Saved data entries
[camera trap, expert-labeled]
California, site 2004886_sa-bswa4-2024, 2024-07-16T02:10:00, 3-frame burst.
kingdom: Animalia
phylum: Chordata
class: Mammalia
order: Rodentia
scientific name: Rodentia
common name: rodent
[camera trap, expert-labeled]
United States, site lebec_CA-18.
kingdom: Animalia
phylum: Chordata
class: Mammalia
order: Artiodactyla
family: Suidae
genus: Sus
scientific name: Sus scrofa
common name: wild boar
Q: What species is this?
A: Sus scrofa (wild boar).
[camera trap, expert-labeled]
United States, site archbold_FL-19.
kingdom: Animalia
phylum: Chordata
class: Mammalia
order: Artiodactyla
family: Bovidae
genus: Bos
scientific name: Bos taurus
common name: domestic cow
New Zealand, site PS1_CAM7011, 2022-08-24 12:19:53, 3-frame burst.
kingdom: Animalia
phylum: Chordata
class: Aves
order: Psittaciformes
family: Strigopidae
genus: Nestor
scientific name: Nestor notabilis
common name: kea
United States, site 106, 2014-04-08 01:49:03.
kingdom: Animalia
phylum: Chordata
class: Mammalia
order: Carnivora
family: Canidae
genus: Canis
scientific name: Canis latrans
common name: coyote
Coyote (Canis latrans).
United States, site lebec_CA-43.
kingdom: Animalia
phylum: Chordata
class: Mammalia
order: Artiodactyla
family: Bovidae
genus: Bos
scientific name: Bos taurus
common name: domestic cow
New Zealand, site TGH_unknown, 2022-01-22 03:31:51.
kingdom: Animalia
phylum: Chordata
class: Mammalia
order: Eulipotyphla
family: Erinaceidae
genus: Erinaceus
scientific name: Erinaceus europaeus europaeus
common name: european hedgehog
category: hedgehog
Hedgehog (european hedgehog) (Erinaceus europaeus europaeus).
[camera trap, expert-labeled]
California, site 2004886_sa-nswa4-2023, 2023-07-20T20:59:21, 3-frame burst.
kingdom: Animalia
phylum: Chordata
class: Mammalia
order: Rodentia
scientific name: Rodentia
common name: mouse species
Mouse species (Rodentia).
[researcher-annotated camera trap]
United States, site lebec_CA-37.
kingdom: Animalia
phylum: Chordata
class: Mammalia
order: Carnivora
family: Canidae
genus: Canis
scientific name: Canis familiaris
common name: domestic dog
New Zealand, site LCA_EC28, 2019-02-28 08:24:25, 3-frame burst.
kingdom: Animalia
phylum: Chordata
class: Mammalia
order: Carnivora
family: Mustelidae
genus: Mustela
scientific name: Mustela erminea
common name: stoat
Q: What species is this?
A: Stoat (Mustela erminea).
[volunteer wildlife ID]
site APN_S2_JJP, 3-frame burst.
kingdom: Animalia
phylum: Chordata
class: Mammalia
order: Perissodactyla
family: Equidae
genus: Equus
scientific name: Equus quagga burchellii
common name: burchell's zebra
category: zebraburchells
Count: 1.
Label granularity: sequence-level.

:: Problem description ::
Return, exactly as written, only those lines that run from the one with "A: Stoat (Mustela erminea)." to the last line of the data, both of those lines included.

:: Answer to this problem ::
A: Stoat (Mustela erminea).
[volunteer wildlife ID]
site APN_S2_JJP, 3-frame burst.
kingdom: Animalia
phylum: Chordata
class: Mammalia
order: Perissodactyla
family: Equidae
genus: Equus
scientific name: Equus quagga burchellii
common name: burchell's zebra
category: zebraburchells
Count: 1.
Label granularity: sequence-level.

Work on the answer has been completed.